_Requirements_
Give the lines again exactly, from the one holding "Which applies: is" to the last line of the listing below, both ends included and nothing added.

(Collected data)
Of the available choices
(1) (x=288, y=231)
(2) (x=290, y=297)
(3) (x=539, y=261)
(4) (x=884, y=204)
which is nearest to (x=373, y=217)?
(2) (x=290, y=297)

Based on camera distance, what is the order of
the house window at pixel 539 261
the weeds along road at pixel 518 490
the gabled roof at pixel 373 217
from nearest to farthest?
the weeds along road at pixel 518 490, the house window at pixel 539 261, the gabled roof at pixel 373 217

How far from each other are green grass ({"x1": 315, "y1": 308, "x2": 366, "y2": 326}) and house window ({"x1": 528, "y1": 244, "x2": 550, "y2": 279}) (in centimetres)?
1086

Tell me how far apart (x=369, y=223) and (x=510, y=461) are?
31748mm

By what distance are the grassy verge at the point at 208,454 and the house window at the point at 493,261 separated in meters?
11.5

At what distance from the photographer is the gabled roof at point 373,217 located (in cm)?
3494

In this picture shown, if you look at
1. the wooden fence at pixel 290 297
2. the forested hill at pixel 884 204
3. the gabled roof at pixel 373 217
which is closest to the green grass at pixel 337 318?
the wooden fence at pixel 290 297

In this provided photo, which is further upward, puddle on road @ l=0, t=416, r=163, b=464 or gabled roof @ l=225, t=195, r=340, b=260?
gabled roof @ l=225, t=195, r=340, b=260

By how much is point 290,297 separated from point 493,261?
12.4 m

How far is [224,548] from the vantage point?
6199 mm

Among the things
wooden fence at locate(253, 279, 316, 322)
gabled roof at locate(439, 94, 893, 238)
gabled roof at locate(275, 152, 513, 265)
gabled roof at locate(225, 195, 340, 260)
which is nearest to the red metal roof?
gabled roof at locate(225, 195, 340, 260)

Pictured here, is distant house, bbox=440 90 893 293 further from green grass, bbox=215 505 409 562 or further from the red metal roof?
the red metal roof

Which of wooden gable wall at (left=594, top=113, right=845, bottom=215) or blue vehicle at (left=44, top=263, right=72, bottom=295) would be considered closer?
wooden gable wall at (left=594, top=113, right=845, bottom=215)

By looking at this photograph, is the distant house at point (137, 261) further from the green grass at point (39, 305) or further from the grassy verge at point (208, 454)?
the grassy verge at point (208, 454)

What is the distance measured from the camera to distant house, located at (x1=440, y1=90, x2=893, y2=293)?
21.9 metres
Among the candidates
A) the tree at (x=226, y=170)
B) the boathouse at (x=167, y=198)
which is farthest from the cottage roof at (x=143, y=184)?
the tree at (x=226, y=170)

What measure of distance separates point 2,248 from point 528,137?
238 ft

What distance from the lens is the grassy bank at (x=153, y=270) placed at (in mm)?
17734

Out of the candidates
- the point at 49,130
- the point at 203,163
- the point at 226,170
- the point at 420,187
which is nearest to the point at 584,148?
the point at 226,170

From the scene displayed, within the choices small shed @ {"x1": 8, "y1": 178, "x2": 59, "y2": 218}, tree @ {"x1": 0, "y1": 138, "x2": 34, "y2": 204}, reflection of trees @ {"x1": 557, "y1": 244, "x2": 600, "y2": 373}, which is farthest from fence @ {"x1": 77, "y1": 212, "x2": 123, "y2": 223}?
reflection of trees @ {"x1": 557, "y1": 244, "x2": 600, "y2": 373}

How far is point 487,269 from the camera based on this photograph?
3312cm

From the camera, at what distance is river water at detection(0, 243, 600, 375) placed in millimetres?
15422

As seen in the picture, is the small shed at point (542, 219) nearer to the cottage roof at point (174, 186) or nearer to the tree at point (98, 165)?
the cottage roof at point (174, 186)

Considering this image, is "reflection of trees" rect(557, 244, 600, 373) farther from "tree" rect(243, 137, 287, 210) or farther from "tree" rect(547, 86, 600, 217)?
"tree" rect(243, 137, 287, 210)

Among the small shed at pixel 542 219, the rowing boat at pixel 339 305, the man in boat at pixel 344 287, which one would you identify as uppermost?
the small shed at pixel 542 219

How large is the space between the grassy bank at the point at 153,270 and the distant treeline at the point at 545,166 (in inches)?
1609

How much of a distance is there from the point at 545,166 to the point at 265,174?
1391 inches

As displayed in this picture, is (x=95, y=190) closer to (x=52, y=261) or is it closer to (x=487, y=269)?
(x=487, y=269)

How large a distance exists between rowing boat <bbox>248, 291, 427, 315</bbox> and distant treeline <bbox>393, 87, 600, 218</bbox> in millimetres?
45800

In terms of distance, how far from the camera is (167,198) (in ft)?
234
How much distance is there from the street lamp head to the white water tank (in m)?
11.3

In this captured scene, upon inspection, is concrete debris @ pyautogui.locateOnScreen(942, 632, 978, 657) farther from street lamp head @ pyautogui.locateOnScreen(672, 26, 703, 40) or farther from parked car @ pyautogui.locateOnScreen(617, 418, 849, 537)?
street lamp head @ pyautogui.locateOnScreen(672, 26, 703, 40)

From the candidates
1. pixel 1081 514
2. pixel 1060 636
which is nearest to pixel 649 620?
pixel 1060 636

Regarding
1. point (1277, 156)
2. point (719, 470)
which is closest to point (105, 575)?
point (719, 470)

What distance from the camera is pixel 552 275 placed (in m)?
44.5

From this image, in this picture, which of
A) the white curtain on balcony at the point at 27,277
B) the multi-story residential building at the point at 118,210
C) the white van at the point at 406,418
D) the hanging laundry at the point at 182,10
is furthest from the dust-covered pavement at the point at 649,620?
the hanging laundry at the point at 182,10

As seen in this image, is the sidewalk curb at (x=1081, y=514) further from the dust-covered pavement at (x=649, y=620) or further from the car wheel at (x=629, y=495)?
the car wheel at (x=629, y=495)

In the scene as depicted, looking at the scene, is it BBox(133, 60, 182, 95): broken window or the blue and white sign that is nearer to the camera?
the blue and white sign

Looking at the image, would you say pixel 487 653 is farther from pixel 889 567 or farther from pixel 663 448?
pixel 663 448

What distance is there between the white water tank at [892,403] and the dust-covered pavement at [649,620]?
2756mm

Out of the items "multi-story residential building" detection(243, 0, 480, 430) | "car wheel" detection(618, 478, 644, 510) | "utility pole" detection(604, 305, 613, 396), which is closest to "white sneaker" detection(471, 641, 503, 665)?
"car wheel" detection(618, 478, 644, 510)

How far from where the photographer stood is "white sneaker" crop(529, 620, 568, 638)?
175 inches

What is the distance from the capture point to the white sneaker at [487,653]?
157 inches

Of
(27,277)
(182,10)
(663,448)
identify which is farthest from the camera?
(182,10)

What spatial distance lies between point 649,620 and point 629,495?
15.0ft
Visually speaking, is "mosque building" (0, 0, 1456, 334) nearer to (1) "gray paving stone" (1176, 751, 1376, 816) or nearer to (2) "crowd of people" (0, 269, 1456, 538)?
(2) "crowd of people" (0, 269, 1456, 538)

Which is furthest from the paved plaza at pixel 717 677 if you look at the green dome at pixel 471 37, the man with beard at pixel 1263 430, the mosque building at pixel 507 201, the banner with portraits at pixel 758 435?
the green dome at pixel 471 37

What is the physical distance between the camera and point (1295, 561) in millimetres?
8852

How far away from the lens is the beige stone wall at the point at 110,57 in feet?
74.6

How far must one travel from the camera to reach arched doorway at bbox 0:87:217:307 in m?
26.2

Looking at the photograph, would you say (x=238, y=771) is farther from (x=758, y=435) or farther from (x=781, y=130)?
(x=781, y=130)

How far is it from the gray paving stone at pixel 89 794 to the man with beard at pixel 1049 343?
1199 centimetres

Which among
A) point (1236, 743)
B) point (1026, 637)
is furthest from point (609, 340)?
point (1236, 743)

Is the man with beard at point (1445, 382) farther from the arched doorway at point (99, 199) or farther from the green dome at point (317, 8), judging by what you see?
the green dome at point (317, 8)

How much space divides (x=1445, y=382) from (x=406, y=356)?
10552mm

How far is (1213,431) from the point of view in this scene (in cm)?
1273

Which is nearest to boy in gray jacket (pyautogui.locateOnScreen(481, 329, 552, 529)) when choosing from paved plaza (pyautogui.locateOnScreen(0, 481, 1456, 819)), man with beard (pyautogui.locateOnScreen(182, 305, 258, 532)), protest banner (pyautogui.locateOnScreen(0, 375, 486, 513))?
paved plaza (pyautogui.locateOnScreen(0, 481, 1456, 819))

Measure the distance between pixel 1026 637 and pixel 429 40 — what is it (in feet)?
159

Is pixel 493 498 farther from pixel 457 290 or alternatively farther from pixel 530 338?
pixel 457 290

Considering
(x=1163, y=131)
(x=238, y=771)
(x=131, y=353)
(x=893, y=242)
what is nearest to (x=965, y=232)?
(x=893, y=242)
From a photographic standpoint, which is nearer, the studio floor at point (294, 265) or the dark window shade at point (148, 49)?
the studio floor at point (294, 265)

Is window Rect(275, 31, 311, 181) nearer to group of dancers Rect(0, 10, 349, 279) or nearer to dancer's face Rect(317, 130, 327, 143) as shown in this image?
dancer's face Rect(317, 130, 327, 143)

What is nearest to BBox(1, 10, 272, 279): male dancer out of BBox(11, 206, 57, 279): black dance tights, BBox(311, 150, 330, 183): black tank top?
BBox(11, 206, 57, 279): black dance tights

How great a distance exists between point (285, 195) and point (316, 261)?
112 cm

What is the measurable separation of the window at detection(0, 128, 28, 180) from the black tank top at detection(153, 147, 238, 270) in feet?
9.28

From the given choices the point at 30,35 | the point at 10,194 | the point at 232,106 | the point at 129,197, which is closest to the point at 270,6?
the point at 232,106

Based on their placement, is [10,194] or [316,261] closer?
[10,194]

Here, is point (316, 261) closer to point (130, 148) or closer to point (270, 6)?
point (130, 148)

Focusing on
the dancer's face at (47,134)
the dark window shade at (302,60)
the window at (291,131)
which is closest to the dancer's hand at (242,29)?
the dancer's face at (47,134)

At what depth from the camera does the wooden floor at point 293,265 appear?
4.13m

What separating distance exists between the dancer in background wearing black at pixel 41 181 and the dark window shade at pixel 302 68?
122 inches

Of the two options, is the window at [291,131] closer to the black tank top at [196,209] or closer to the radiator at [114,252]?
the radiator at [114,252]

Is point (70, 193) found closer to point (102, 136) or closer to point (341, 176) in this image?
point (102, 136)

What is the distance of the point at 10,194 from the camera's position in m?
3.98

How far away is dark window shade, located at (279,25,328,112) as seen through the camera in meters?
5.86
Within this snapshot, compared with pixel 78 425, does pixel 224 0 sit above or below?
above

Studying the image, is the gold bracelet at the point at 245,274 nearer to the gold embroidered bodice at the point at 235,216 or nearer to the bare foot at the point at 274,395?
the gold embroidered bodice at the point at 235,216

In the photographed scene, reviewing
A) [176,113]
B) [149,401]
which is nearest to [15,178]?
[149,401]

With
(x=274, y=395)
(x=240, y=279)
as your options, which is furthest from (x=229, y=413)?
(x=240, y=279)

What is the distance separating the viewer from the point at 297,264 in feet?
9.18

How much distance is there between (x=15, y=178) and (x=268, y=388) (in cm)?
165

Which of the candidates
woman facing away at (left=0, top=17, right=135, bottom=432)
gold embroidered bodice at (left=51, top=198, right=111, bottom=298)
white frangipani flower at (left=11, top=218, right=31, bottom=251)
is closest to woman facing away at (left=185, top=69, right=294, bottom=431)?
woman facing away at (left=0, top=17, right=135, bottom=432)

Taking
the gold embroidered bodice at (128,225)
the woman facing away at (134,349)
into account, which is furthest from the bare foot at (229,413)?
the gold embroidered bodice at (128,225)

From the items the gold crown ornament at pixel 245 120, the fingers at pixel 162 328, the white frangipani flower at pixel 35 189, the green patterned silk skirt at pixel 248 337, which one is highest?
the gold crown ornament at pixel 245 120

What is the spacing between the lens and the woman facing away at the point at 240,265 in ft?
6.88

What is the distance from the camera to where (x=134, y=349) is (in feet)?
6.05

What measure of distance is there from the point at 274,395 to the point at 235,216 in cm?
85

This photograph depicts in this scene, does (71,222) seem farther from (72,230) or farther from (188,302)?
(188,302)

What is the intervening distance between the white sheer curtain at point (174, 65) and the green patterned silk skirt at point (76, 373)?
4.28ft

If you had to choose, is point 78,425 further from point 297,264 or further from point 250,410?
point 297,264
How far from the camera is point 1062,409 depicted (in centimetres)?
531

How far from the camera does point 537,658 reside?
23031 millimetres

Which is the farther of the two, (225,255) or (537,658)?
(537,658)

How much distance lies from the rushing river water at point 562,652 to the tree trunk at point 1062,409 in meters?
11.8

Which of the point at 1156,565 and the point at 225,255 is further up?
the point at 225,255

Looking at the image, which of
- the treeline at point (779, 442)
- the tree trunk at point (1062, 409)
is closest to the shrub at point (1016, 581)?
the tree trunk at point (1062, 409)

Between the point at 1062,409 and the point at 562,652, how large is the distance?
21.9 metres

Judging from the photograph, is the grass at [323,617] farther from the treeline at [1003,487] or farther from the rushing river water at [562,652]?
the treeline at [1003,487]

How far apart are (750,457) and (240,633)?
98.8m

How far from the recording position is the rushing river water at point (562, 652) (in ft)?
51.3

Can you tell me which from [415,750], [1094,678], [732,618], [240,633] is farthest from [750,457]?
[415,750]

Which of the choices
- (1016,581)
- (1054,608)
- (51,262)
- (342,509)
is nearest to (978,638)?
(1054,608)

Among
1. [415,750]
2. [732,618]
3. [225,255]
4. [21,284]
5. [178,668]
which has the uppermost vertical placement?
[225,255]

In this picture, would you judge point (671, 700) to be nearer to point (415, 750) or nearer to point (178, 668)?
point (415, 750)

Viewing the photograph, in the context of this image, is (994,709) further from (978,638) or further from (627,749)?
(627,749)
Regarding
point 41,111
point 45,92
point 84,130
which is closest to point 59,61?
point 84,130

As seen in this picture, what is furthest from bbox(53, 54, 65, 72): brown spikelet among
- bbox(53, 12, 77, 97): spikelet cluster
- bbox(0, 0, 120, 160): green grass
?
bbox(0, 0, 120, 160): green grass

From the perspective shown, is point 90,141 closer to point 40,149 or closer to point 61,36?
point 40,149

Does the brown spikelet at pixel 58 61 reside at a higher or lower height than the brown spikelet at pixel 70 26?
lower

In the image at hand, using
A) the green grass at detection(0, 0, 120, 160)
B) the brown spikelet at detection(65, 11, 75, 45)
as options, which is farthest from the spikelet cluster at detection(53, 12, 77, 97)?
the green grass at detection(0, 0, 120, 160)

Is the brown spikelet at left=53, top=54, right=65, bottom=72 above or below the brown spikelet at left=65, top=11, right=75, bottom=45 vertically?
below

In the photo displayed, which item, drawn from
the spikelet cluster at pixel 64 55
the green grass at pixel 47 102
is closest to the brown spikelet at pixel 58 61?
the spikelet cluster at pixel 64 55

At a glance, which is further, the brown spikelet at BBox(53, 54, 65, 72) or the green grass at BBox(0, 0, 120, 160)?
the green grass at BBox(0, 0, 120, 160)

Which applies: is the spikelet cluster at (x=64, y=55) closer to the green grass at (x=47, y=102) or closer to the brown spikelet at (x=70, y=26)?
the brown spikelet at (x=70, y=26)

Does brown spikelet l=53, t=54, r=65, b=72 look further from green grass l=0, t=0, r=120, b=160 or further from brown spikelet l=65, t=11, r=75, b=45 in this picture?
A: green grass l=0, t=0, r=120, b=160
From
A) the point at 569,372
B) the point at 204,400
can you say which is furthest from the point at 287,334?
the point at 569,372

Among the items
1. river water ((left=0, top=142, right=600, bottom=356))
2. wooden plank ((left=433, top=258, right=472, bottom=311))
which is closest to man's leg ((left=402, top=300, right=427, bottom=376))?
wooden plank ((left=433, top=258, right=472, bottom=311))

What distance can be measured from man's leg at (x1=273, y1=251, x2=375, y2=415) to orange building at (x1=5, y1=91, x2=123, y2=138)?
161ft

_Answer in full_
Which applies: is the spikelet cluster at (x=64, y=55) closer to the green grass at (x=47, y=102) or closer to the brown spikelet at (x=70, y=26)?
the brown spikelet at (x=70, y=26)

Does brown spikelet l=53, t=54, r=65, b=72 look further from green grass l=0, t=0, r=120, b=160 or further from brown spikelet l=65, t=11, r=75, b=45 in this picture?
A: green grass l=0, t=0, r=120, b=160
From
A) the point at 569,372
B) the point at 204,400
can you say which is furthest from the point at 287,334?
the point at 569,372

Among the items
1. river water ((left=0, top=142, right=600, bottom=356))
2. wooden plank ((left=433, top=258, right=472, bottom=311))
which is closest to man's leg ((left=402, top=300, right=427, bottom=376))?
wooden plank ((left=433, top=258, right=472, bottom=311))

What distance can be measured from man's leg at (x1=273, y1=251, x2=375, y2=415) to orange building at (x1=5, y1=91, x2=123, y2=138)?
161ft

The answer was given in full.